In short, Windows has a wonderful access control system that will let you control just about anything. However it is so complex that few can figure out how to use it, so everyone just runs as administrator. In Unix the standard security system isn't as powerful, but by default it covers everything most people need in a way simple enough for most people to use.
Did you know that up until 2002 the common versions of Windows had concept of user accounts, everyone had to run as administrator of the local machine?Really now, picking something historical is pointless. Windows hasn't stood still for the last 25 years, neither has Unix.
Sure. Now ask yourself how many of those students would bother to configure that access control if they could. Pretty close to zero. Most of those who would do it, would do it once because they could, and then realize that in a school environment it doesn't matter, and skip all that bother. If only because what you described doesn't work. The first time someone makes a mistake and deletes your important work is the first time your realize that emailing files around allows you to save a copy of your work where nobody (but you) can screw it up.Which is just fine until the first time spyware gets in and proves that not everything is perfect.

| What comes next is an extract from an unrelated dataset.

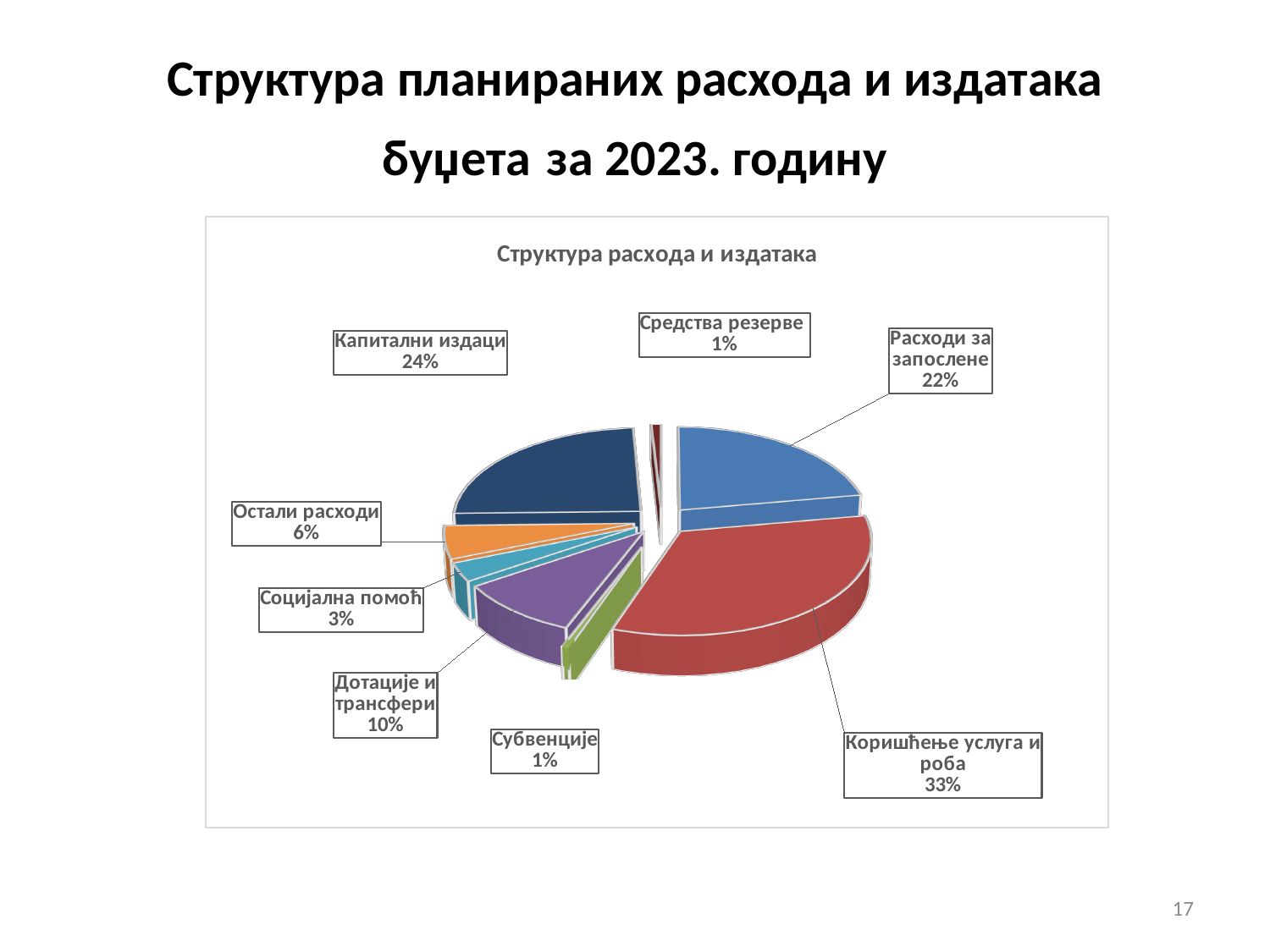
What is the title of the chart? Структура расхода и издатака What share of the pie is Коришћење услуга и роба? 33% What share of the pie is Капитални издаци? 24% What share of the pie is Средства резерве? 1% What type of chart is shown on the slide? pie chart Which category has the largest share of the pie? Коришћење услуга и роба What is the difference in percentage points between Коришћење услуга и роба and Расходи за запослене? 11 Which is larger, the share for Остали расходи or the share for Социјална помоћ? Остали расходи How many categories (slices) does the pie chart show? 8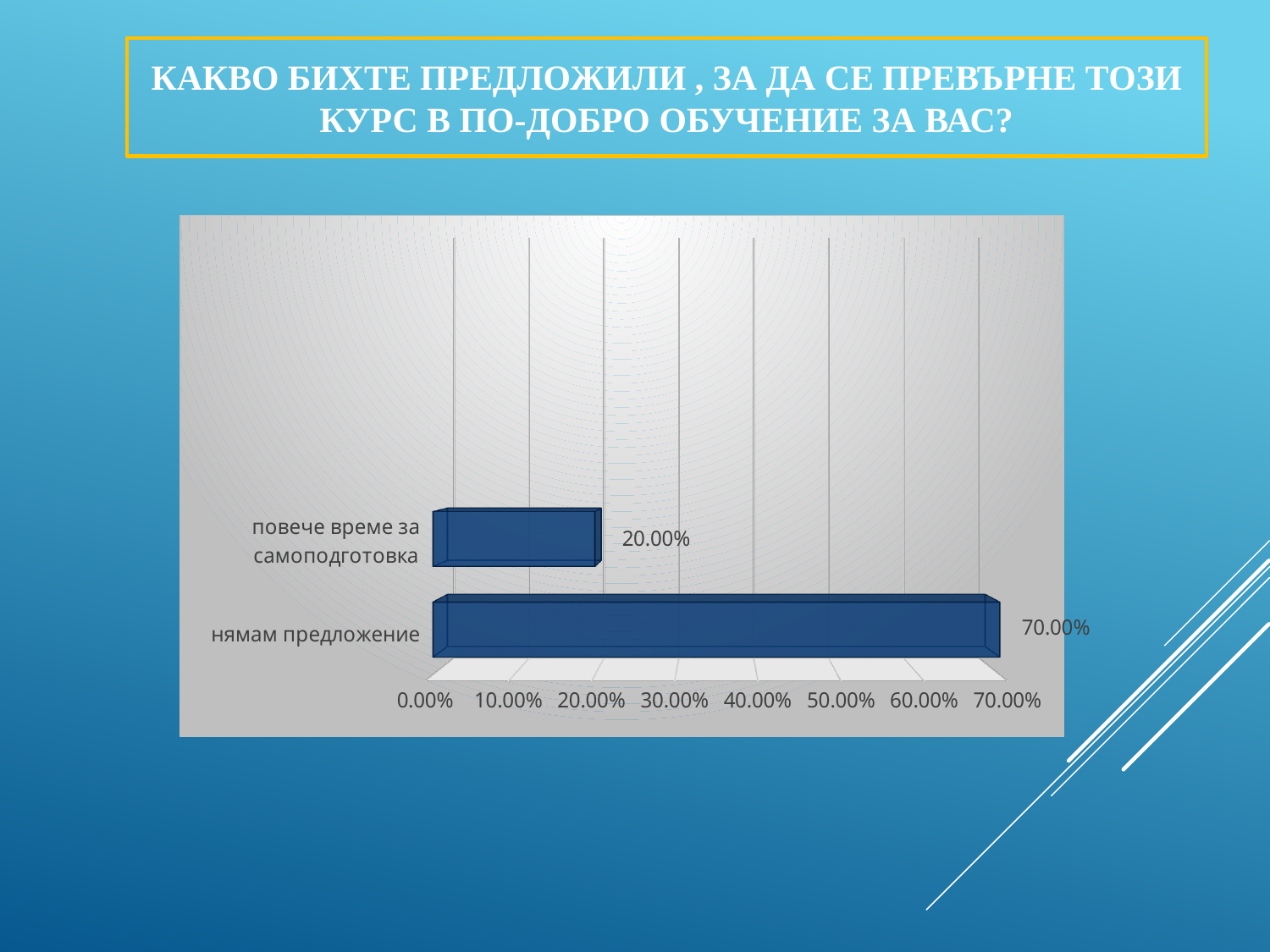
What kind of chart is shown on the slide? bar chart What is the difference between the values for "нямам предложение" and "повече време за самоподготовка"? 50.00% Are the bars in the chart horizontal or vertical? horizontal Is the value for "повече време за самоподготовка" greater or less than 30.00%? less How many categories are shown in the chart? 2 Which category has the lowest value? повече време за самоподготовка Which is larger: the value for "нямам предложение" or for "повече време за самоподготовка"? нямам предложение What is the value for "нямам предложение"? 70.00% Which category has the highest value? нямам предложение Is the value for "нямам предложение" greater or less than 50.00%? greater What is the value for "повече време за самоподготовка"? 20.00% What is the highest value shown on the horizontal axis? 70.00%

Unix software learned from the first outlook virus and never gave out software that ability. I can forgive Microsoft for thinking scripts in email was a good idea until then. However years and many updates (including complete versions) Outlook still ran scripts from any sender by default, and that is not forgiveable.
Sometimes the majority are inconvenienced by the few. I lock the doors on my house, even though few people every try to break in. It would be much easier if I didn't have to.
Admin
I love ellipses - makes me feel like a movie trailer. Anyhow, I have no idea what you two are arguing about, but you've both got to be smarter than the folks running the US criminal justice system software, and almost as civil. Read about the FBI's software sometime. Maybe the FAA would be a better example... uh, no. Social Security... oops. IRS... God no. Homeland Security... don't tell anyone, but no...
Admin
That is exactly the point. If there is an administrator for a computer, then it is not supposed to be "the user's computer". The user is not supposed to be able to run any unauthorized program. That is the main reason for having a privileged administrator account and unprivileged user accounts.
ok
dpm
Admin
Your boss has developed himself a little app that keeps track of task allocations but he needs someone to write some VBA that will create an email when a task is complete. You may need to change the system date so the email application will send the email with a send date of a week earlier so it looks like you completed the task on time but the email system took a week to deliver it.